PROMPT ▸ Your task is to reproduce the entries below word for word.

=== PROVIDED RECORDS ===

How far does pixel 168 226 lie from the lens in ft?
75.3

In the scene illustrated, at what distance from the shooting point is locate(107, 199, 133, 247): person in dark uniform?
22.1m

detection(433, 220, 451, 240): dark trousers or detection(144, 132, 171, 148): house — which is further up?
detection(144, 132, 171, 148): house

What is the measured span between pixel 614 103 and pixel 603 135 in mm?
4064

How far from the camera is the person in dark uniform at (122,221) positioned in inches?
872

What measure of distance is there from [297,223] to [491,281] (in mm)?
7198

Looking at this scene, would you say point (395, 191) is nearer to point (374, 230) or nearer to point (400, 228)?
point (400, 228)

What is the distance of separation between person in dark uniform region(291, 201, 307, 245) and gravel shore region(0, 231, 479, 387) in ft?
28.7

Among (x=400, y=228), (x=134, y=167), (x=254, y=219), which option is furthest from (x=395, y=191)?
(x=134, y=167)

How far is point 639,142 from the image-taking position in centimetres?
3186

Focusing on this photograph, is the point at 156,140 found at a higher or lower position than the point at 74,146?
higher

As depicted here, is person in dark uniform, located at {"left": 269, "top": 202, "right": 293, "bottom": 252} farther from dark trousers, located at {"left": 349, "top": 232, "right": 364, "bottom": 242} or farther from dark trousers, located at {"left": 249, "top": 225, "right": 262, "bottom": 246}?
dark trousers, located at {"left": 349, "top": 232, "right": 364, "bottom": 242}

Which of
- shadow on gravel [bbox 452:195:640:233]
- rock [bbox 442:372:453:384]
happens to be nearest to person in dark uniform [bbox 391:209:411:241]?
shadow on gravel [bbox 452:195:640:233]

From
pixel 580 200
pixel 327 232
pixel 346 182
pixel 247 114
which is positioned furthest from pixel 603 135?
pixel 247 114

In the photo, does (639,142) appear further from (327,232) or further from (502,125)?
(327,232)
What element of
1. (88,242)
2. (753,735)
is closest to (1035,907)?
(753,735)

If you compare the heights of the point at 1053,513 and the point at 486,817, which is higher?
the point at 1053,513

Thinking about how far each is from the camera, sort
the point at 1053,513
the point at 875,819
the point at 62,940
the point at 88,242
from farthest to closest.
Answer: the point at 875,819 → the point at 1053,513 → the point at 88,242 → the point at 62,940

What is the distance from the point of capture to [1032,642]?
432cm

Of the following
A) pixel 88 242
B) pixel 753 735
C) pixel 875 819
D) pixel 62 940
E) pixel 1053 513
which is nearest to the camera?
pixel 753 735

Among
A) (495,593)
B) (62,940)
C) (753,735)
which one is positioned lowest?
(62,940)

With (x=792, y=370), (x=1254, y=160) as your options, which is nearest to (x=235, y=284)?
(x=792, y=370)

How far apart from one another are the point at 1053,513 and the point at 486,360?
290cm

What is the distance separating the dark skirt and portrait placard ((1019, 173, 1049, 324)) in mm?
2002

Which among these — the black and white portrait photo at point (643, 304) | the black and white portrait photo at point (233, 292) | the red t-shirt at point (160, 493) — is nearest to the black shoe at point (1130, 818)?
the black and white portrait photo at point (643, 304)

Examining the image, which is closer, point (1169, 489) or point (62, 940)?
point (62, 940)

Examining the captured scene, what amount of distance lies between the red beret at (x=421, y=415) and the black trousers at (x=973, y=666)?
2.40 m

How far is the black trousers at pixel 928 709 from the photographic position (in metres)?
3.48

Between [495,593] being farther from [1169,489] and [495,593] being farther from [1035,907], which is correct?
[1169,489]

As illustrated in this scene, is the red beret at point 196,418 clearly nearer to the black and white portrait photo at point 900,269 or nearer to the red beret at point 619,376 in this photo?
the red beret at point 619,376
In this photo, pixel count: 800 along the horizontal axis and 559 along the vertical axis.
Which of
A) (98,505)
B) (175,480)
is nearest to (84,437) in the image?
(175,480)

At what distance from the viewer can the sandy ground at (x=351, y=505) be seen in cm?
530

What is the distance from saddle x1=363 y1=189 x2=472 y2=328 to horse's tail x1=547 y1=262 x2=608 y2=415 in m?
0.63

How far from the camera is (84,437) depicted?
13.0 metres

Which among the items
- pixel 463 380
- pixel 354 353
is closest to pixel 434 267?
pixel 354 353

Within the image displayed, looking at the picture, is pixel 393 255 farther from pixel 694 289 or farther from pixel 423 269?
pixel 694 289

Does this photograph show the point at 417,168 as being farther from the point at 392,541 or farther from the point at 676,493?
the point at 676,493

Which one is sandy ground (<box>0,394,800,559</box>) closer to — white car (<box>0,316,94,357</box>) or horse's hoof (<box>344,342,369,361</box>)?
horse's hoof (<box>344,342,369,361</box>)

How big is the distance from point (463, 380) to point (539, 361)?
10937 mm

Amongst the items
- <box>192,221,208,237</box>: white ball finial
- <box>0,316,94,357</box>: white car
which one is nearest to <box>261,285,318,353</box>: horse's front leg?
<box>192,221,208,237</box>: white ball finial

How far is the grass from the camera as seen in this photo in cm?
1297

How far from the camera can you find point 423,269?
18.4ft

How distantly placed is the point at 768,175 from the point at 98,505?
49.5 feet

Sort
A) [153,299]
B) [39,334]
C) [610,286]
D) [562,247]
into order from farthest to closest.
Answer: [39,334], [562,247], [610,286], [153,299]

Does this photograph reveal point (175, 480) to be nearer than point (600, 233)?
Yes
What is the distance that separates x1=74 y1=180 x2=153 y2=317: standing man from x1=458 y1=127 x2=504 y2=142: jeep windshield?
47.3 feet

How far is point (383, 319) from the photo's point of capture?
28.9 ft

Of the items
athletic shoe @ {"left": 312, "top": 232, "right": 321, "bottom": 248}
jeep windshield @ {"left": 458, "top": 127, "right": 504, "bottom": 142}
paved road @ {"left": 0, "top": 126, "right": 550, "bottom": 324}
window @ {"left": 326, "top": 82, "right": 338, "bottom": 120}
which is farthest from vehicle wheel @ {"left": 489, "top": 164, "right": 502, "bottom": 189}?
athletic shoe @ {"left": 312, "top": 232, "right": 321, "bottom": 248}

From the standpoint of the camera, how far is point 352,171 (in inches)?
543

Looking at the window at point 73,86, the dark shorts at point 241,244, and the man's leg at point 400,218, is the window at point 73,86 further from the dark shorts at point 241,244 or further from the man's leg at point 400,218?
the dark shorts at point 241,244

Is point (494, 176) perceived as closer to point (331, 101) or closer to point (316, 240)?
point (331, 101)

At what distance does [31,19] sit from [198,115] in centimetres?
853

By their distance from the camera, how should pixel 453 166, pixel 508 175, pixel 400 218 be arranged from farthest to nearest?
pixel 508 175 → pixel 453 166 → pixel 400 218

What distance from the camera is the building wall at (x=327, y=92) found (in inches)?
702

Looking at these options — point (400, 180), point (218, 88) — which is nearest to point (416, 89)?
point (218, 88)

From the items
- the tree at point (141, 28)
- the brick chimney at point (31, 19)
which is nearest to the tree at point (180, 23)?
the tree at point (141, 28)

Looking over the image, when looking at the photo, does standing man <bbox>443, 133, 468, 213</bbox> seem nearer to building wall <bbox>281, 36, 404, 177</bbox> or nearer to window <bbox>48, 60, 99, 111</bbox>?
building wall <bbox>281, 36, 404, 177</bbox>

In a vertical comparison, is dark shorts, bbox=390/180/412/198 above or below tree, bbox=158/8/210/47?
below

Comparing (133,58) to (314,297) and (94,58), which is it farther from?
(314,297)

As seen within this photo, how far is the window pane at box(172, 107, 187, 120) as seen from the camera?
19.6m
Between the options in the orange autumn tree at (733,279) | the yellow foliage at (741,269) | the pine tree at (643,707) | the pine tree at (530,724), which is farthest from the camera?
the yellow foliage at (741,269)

===

REPLY ▸
How far does pixel 168 226 lie from the lens in ft?
75.3

In the scene illustrated, at what distance from the shooting point is locate(107, 199, 133, 247): person in dark uniform?
22.1m

detection(433, 220, 451, 240): dark trousers or detection(144, 132, 171, 148): house — which is further up?
detection(144, 132, 171, 148): house

What is the measured span between pixel 614 103 and pixel 603 135 in mm?
4064

How far from the camera is the person in dark uniform at (122,221) positioned in inches?
872

What measure of distance is there from [297,223] to [491,281] (in mm)?
7198

Looking at this scene, would you say point (395, 191) is nearer to point (374, 230) or nearer to point (400, 228)?
point (400, 228)

What is the distance of separation between person in dark uniform region(291, 201, 307, 245) and gravel shore region(0, 231, 479, 387) in ft?
28.7

Among (x=400, y=228), (x=134, y=167), (x=254, y=219), which option is furthest from (x=395, y=191)?
(x=134, y=167)

How far is point 639,142 from the image-taking position in centimetres?
3186

Focusing on this photograph, is the point at 156,140 found at a higher or lower position than the point at 74,146?
higher

As depicted here, is person in dark uniform, located at {"left": 269, "top": 202, "right": 293, "bottom": 252} farther from dark trousers, located at {"left": 349, "top": 232, "right": 364, "bottom": 242} or farther from dark trousers, located at {"left": 249, "top": 225, "right": 262, "bottom": 246}?
dark trousers, located at {"left": 349, "top": 232, "right": 364, "bottom": 242}

Which of
- shadow on gravel [bbox 452:195:640:233]
- rock [bbox 442:372:453:384]
happens to be nearest to person in dark uniform [bbox 391:209:411:241]?
shadow on gravel [bbox 452:195:640:233]

From
pixel 580 200
pixel 327 232
pixel 346 182
pixel 247 114
which is positioned furthest from pixel 603 135?
pixel 247 114

In the photo, does (639,142) appear further from (327,232) or further from (502,125)?
(327,232)
What element of
1. (88,242)
2. (753,735)
is closest to (1035,907)?
(753,735)

If you compare the heights of the point at 1053,513 and the point at 486,817, which is higher?
the point at 1053,513

Thinking about how far each is from the camera, sort
the point at 1053,513
the point at 875,819
the point at 62,940
the point at 88,242
from farthest to closest.
Answer: the point at 875,819 → the point at 1053,513 → the point at 88,242 → the point at 62,940

What is the distance from the point of capture to [1032,642]?
432cm

Of the following
A) pixel 88 242
B) pixel 753 735
C) pixel 875 819
D) pixel 62 940
E) pixel 1053 513
which is nearest to the camera?
pixel 753 735

Among
A) (495,593)
B) (62,940)
C) (753,735)
which one is positioned lowest?
(62,940)

With (x=792, y=370), (x=1254, y=160) as your options, which is nearest to (x=235, y=284)?
(x=792, y=370)

How far apart from one another are the point at 1053,513 and the point at 486,360?
290cm

What is the distance separating the dark skirt and portrait placard ((1019, 173, 1049, 324)) in mm?
2002

Which among these — the black and white portrait photo at point (643, 304) | the black and white portrait photo at point (233, 292) | the red t-shirt at point (160, 493) — is nearest to the black shoe at point (1130, 818)?
the black and white portrait photo at point (643, 304)

Examining the image, which is closer, point (1169, 489) or point (62, 940)?
point (62, 940)

Examining the captured scene, what amount of distance lies between the red beret at (x=421, y=415) and the black trousers at (x=973, y=666)?
2.40 m

How far is the black trousers at pixel 928 709 from the photographic position (in metres)?
3.48

Between [495,593] being farther from [1169,489] and [495,593] being farther from [1035,907], which is correct?
[1169,489]

As illustrated in this scene, is the red beret at point 196,418 clearly nearer to the black and white portrait photo at point 900,269 or nearer to the red beret at point 619,376 in this photo?
the red beret at point 619,376
In this photo, pixel count: 800 along the horizontal axis and 559 along the vertical axis.
Which of
A) (98,505)
B) (175,480)
is nearest to (84,437) in the image?
(175,480)

At what distance from the viewer can the sandy ground at (x=351, y=505) be seen in cm?
530

What is the distance from saddle x1=363 y1=189 x2=472 y2=328 to horse's tail x1=547 y1=262 x2=608 y2=415 in m?
0.63

How far from the camera is (84,437) depicted?
13.0 metres

Which among the items
- pixel 463 380
- pixel 354 353
is closest to pixel 434 267?
pixel 354 353

Within the image displayed, looking at the picture, is pixel 393 255 farther from pixel 694 289 or farther from pixel 423 269?
pixel 694 289

Does this photograph show the point at 417,168 as being farther from the point at 392,541 or farther from the point at 676,493?
the point at 676,493

Which one is sandy ground (<box>0,394,800,559</box>) closer to — white car (<box>0,316,94,357</box>) or horse's hoof (<box>344,342,369,361</box>)?
horse's hoof (<box>344,342,369,361</box>)

How big is the distance from point (463, 380) to point (539, 361)?
10937 mm

Amongst the items
- <box>192,221,208,237</box>: white ball finial
- <box>0,316,94,357</box>: white car
which one is nearest to <box>261,285,318,353</box>: horse's front leg?
<box>192,221,208,237</box>: white ball finial

How far is the grass from the camera as seen in this photo in cm?
1297

How far from the camera can you find point 423,269?
18.4ft

How distantly placed is the point at 768,175 from the point at 98,505?
49.5 feet

Sort
A) [153,299]
B) [39,334]
C) [610,286]
D) [562,247]
into order from farthest to closest.
Answer: [39,334], [562,247], [610,286], [153,299]

Does this photograph reveal point (175, 480) to be nearer than point (600, 233)?
Yes
What is the distance that separates x1=74 y1=180 x2=153 y2=317: standing man from x1=458 y1=127 x2=504 y2=142: jeep windshield?
47.3 feet

How far is point (383, 319) from the photo's point of capture?
28.9 ft

Of the items
athletic shoe @ {"left": 312, "top": 232, "right": 321, "bottom": 248}
jeep windshield @ {"left": 458, "top": 127, "right": 504, "bottom": 142}
paved road @ {"left": 0, "top": 126, "right": 550, "bottom": 324}
window @ {"left": 326, "top": 82, "right": 338, "bottom": 120}
which is farthest from vehicle wheel @ {"left": 489, "top": 164, "right": 502, "bottom": 189}?
athletic shoe @ {"left": 312, "top": 232, "right": 321, "bottom": 248}

From the standpoint of the camera, how far is point 352,171 (in inches)?
543

Looking at the window at point 73,86, the dark shorts at point 241,244, and the man's leg at point 400,218, is the window at point 73,86 further from the dark shorts at point 241,244 or further from the man's leg at point 400,218?
the dark shorts at point 241,244

Is point (494, 176) perceived as closer to point (331, 101) or closer to point (316, 240)?
point (331, 101)

At what distance does [31,19] sit from [198,115] in centimetres?
853

By their distance from the camera, how should pixel 453 166, pixel 508 175, pixel 400 218 be arranged from farthest to nearest?
pixel 508 175 → pixel 453 166 → pixel 400 218

What distance from the camera is the building wall at (x=327, y=92) found (in inches)?
702

Looking at these options — point (400, 180), point (218, 88) — which is nearest to point (416, 89)?
point (218, 88)

From the items
- the tree at point (141, 28)
- the brick chimney at point (31, 19)
which is nearest to the tree at point (180, 23)?
the tree at point (141, 28)

Looking over the image, when looking at the photo, does standing man <bbox>443, 133, 468, 213</bbox> seem nearer to building wall <bbox>281, 36, 404, 177</bbox> or nearer to window <bbox>48, 60, 99, 111</bbox>?
building wall <bbox>281, 36, 404, 177</bbox>

In a vertical comparison, is dark shorts, bbox=390/180/412/198 above or below tree, bbox=158/8/210/47?
below

Comparing (133,58) to (314,297) and (94,58), which is it farther from?
(314,297)

As seen within this photo, how far is the window pane at box(172, 107, 187, 120) as seen from the camera?
19.6m
Between the options in the orange autumn tree at (733,279) | the yellow foliage at (741,269) | the pine tree at (643,707) | the pine tree at (530,724), which is farthest from the camera?
the yellow foliage at (741,269)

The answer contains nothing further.